* **Task directions**
For every line in the entries that contains "remained", show the whole line.
__________
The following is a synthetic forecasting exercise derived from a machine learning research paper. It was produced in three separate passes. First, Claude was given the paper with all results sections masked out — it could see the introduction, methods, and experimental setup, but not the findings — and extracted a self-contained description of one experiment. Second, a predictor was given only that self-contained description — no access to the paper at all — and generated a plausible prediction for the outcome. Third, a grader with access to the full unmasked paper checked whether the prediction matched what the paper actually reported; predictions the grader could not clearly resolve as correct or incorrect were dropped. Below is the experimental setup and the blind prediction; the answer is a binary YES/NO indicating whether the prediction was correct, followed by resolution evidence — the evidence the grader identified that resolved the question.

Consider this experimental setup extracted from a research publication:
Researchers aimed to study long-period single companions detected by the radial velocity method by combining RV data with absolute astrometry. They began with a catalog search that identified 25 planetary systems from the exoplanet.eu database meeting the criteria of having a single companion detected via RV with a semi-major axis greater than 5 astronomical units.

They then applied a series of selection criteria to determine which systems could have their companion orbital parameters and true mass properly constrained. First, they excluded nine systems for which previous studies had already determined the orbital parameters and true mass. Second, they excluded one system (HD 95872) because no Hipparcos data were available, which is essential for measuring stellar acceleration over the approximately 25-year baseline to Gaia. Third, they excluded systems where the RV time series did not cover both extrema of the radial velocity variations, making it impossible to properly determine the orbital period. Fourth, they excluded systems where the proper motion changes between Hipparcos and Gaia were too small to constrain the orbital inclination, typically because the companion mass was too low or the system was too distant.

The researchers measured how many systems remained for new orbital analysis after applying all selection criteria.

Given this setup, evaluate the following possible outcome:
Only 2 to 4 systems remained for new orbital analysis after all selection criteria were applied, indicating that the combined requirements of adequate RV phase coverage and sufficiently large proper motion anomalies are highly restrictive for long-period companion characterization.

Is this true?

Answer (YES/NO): NO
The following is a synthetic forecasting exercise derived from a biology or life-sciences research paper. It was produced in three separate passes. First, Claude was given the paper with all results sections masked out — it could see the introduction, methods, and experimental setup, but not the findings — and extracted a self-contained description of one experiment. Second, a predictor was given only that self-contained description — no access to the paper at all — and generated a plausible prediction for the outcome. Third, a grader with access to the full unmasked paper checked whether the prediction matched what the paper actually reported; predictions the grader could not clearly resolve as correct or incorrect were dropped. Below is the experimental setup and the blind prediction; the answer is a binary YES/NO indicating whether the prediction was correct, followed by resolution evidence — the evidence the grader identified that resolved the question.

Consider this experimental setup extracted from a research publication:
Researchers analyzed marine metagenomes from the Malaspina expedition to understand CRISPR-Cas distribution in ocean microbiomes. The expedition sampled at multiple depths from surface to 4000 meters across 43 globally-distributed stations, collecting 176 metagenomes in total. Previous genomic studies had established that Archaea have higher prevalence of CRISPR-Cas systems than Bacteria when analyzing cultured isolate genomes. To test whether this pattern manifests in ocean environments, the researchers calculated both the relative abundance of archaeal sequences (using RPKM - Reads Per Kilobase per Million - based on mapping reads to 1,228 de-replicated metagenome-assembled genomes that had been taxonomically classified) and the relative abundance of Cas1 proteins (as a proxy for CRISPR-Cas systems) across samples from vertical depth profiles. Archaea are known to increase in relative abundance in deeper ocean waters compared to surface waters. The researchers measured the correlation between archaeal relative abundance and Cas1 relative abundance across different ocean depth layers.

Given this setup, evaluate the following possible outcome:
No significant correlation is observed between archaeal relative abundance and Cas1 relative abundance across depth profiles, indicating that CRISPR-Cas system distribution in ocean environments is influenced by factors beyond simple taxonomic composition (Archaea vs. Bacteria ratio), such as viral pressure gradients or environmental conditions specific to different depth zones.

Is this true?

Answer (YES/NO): NO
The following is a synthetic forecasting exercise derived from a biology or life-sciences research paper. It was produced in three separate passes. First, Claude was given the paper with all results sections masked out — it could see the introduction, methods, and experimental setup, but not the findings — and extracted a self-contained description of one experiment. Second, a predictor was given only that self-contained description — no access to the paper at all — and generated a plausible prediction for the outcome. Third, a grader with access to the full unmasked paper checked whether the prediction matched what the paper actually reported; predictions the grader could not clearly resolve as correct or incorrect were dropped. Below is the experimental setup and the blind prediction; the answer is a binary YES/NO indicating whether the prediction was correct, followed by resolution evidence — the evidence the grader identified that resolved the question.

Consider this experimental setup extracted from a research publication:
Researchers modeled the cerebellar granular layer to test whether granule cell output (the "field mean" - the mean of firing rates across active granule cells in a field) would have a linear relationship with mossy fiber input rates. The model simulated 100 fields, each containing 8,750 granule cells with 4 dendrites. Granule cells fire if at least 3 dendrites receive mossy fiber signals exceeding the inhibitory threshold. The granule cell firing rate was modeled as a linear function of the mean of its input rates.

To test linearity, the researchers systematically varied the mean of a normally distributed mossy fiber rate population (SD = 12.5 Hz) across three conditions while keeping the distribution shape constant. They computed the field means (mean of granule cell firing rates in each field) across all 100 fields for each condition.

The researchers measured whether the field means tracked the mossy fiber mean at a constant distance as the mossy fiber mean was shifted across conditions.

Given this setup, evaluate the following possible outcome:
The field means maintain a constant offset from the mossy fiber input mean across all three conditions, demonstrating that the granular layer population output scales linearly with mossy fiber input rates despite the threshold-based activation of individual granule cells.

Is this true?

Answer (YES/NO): YES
__________
* **Finished exercise**
The researchers measured how many systems remained for new orbital analysis after applying all selection criteria.
Only 2 to 4 systems remained for new orbital analysis after all selection criteria were applied, indicating that the combined requirements of adequate RV phase coverage and sufficiently large proper motion anomalies are highly restrictive for long-period companion characterization.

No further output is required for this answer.